11.3.2 Overdispersion in Binomial Models: Beta-Binomial

Binary responses (0/1) cannot be overdispersed by definition: a Bernoulli trial has variance \(p(1-p)\) with no free parameter. But when the response is a proportion of successes out of \(n\) trials (e.g. 7 out of 20 seeds germinating), overdispersion is possible and common. The beta-binomial distribution handles this:

set.seed(42)

n_plants <- 30
n_seeds <- 20
treatment <- factor(rep(c("Control", "Treated"), each = n_plants / 2))

# Simulate beta-binomial data manually:
# Step 1: draw plant-level probabilities from a Beta distribution
# Step 2: draw seed counts from a Binomial given those probabilities
# This two-step process is exactly what the beta-binomial distribution models

# Beta parameters derived from mean (mu) and dispersion (theta):
# shape1 = mu * theta, shape2 = (1 - mu) * theta
mu_control <- 0.3
mu_treated <- 0.6
theta      <- 5    # smaller theta = more overdispersion

p_control <- rbeta(n_plants / 2,
                   shape1 = mu_control * theta,
                   shape2 = (1 - mu_control) * theta)

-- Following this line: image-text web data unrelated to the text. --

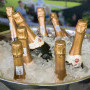 , The Franschhoek Cap Classique & Champagne Festival - 'The Magic of Bubbles'
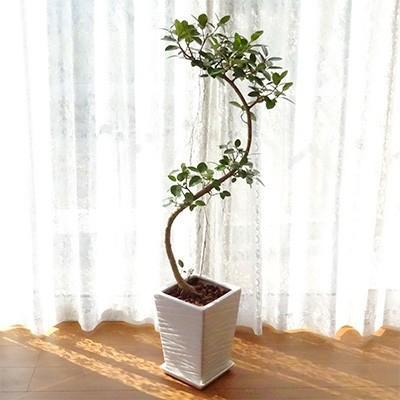指宿市 ふるさと納税 観葉植物 フランスゴム 8号陶器鉢(専用受け皿付き)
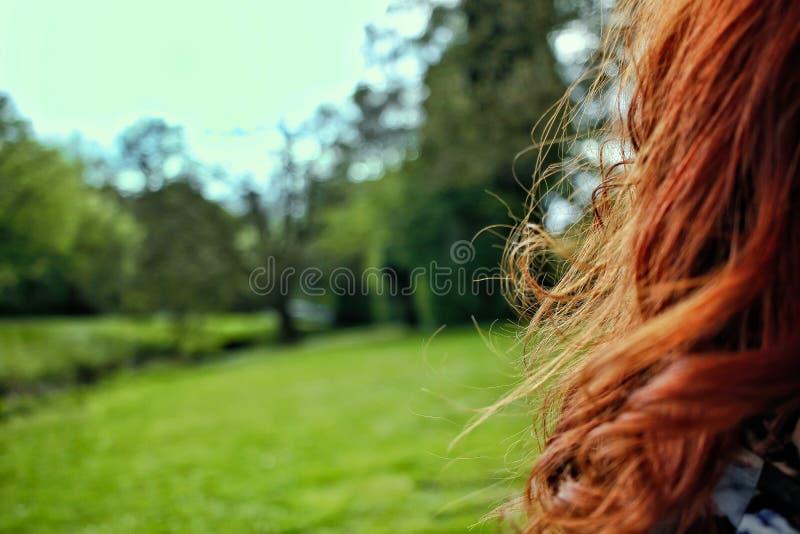 Beaux cheveux rouges et fond blury gentil photographie stock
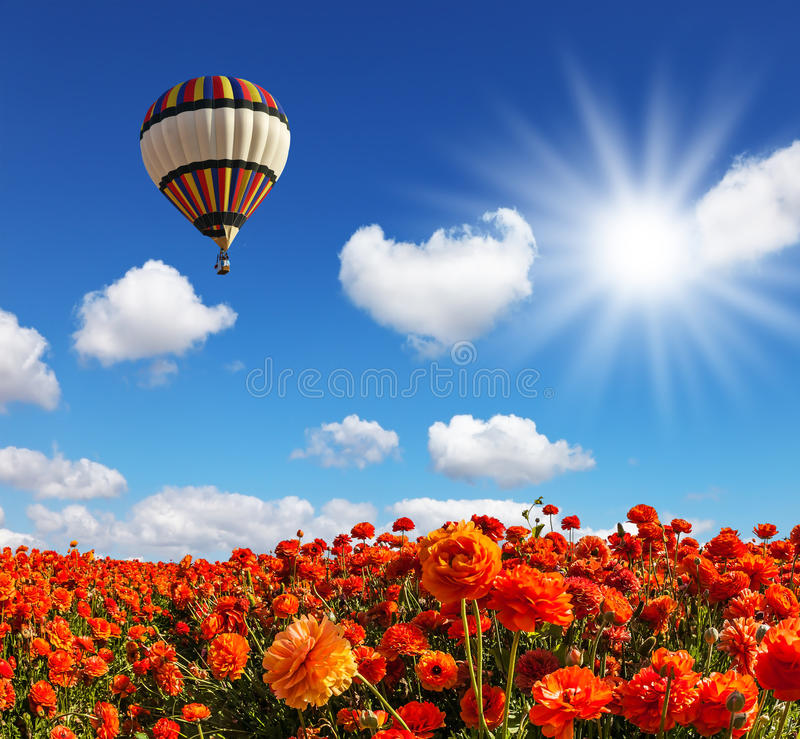 Free The Fields Of Red Garden Buttercups Stock Photos - 92958343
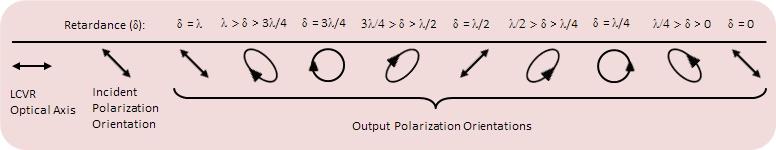 Polarization Control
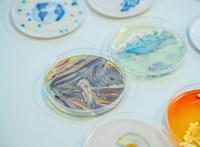 Díjat nyertek magyar mikrobiológusok a baktériumból készült festményeikkel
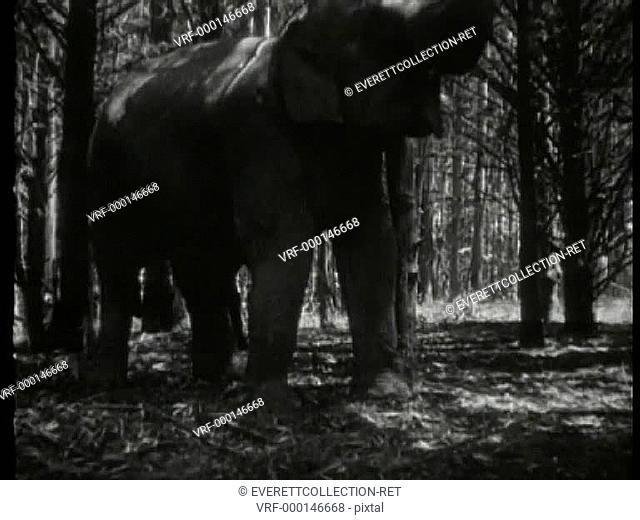 Elephant call of the wild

p_treated <- rbeta(n_plants / 2,
                   shape1 = mu_treated * theta,
                   shape2 = (1 - mu_treated) * theta)

n_germ <- c(
  rbinom(n_plants / 2, size = n_seeds, prob = p_control),
  rbinom(n_plants / 2, size = n_seeds, prob = p_treated)
)

df_bb <- data.frame(
  n_germ    = n_germ,
  n_fail    = n_seeds - n_germ,
  treatment = treatment
)

# Fit beta-binomial GLMM via glmmTMB
fit_bb <- glmmTMB::glmmTMB(
  cbind(n_germ, n_fail) ~ treatment,
  data   = df_bb,
  family = glmmTMB::betabinomial(link = "logit")
)
summary(fit_bb)

 Family: betabinomial  ( logit )
Formula:          cbind(n_germ, n_fail) ~ treatment
Data: df_bb

      AIC       BIC    logLik -2*log(L)  df.resid 
    182.5     186.7     -88.2     176.5        27 


Dispersion parameter for betabinomial family (): 2.74 

Conditional model:
                 Estimate Std. Error z value Pr(>|z|)  
(Intercept)       -0.4765     0.2863  -1.664   0.0961 .
treatmentTreated   1.0375     0.4107   2.526   0.0115 *
---
Signif. codes:  0 '***' 0.001 '**' 0.01 '*' 0.05 '.' 0.1 ' ' 1

# Compare to standard binomial to confirm overdispersion
fit_binom_bb <- glmmTMB::glmmTMB(
  cbind(n_germ, n_fail) ~ treatment,
  data   = df_bb,
  family = binomial(link = "logit")
)

cat("AIC binomial:", AIC(fit_binom_bb), "\n")

AIC binomial: 295.9792

cat("AIC beta-binomial:", AIC(fit_bb), "\n")

AIC beta-binomial: 182.4932

The results make a compelling case for the beta-binomial model and a illustrate of why standard binomial models fail with overdispersed proportion data.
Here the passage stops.